WRITTEN EXERCISE A →
Answer these from the review of The Americans' Season 5 finale:
(i) Which song plays over the montage midway through the finale?
(ii) Do Philip and Elizabeth return to the Soviet Union or stay in the United States?
(iii) Which mission is Philip hesitant to give up?
WRITTEN EXERCISE B →
According to the review of The Americans' Season 5 finale, why was Season 5 the show's slowest and least satisfying season? Answer in one to three sentences.
WRITTEN EXERCISE C →
Reproduce the section of the review of The Americans' Season 5 finale that starts at "So midway through" and ends at "the United States.".

PROVIDED PASSAGE →
* Start *

Whenever The Americans turns up the music and cues up a montage, you know something is going down.

So midway through Tuesday’s Season 5 finale, when Elton John’s “Goodbye Yellow Brick Road” began piping over scenes of Elizabeth staring at her American closet and Paige facing her fears in the parking lot where she was once mugged, a reckoning was inevitable.

Season 5 was The Americans’ slowest and least satisfying yet, often compromising on action for the sake of setting up next year’s final season. But now that we’ve made it through a few too many frowns from Paige and sighs from Oleg, it’s clear that the stakes are higher than ever. The dilemma facing the Jennings family in Tuesday’s episode and beyond is bigger than a single mission: It is the very fact of their existence in the United States.

After preparing for the end of their tour throughout a tense extended-length finale, Philip and Elizabeth choose to stick stateside instead of returning to the Soviet Union — of course they do, there’s another season coming. But the motivation behind their choice is impossible to fully parse. How much of their decision owes to loyalty to their old country, and how much owes to comfort in their new one?

Throughout the series, it’s been Elizabeth who has loyally, even blindly, believed in the righteousness of the Soviet cause. So it’s no surprise that as Philip wavers over whether to give up on his promising mission with Kimmy and return to the USSR, Elizabeth fights back tears and declares the couple must remain where they are. But given the way she stares at her colorful wardrobe and at the photos of her American-raised family, it’s easy to wonder whether she’s grown more attached to the U.S. and the life she’s built there than she’d ever dare admit.

* End *

DATA PROVIDED →
* Start *

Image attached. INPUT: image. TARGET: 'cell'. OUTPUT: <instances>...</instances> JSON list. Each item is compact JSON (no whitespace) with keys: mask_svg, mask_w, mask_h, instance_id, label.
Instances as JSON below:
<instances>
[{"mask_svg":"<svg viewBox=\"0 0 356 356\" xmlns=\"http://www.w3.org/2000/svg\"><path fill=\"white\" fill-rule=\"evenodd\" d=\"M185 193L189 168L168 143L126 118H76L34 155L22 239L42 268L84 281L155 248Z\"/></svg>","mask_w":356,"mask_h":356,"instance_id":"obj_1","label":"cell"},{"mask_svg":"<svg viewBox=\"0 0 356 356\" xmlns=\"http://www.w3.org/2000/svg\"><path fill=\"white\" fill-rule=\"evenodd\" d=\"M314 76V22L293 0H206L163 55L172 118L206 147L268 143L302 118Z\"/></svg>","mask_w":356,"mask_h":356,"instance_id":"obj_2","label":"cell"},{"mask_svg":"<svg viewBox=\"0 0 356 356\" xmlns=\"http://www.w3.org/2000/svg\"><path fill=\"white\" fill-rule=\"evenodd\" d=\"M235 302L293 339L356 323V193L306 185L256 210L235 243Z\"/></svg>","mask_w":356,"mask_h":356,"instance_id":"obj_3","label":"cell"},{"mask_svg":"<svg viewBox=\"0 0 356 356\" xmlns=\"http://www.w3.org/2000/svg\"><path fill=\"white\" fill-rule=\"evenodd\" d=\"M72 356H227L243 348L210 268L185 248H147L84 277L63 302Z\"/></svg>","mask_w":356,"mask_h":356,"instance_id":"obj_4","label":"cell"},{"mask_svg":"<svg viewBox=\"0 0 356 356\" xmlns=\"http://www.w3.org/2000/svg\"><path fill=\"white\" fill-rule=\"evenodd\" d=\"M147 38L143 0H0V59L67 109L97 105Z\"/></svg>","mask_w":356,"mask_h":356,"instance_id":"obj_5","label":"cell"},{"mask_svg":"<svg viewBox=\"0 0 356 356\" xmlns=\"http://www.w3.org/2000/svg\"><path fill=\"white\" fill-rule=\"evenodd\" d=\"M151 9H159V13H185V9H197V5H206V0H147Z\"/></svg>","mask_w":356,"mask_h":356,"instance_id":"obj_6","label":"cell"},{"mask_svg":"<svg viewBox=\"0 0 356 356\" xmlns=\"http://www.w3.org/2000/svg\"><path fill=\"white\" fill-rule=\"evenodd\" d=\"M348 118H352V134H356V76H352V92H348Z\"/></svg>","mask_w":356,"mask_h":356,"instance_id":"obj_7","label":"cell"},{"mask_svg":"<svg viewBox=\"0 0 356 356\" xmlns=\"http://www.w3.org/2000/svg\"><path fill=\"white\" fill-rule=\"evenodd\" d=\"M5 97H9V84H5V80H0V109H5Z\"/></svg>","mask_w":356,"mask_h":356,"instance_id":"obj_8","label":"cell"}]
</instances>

* End *
* Start *

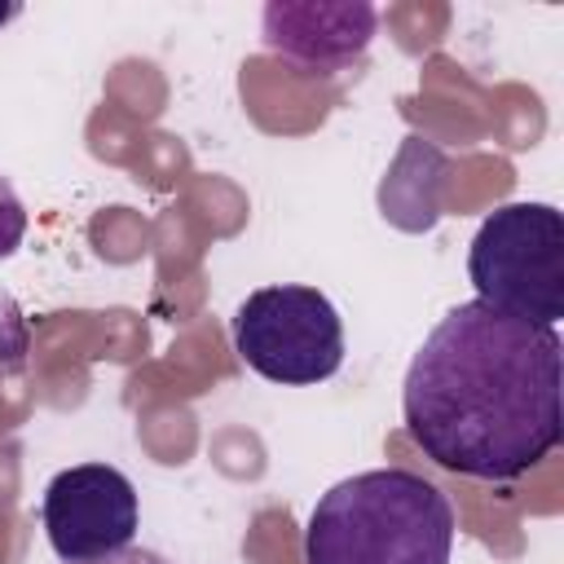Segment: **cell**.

* End *

COMPLETE ANSWER A →
(i) Elton John's "Goodbye Yellow Brick Road."
(ii) They stay in the United States.
(iii) His mission with Kimmy.

COMPLETE ANSWER B →
The season often gave up action in order to set up the show's final season the following year.

COMPLETE ANSWER C →
So midway through Tuesday’s Season 5 finale, when Elton John’s “Goodbye Yellow Brick Road” began piping over scenes of Elizabeth staring at her American closet and Paige facing her fears in the parking lot where she was once mugged, a reckoning was inevitable.

Season 5 was The Americans’ slowest and least satisfying yet, often compromising on action for the sake of setting up next year’s final season. But now that we’ve made it through a few too many frowns from Paige and sighs from Oleg, it’s clear that the stakes are higher than ever. The dilemma facing the Jennings family in Tuesday’s episode and beyond is bigger than a single mission: It is the very fact of their existence in the United States.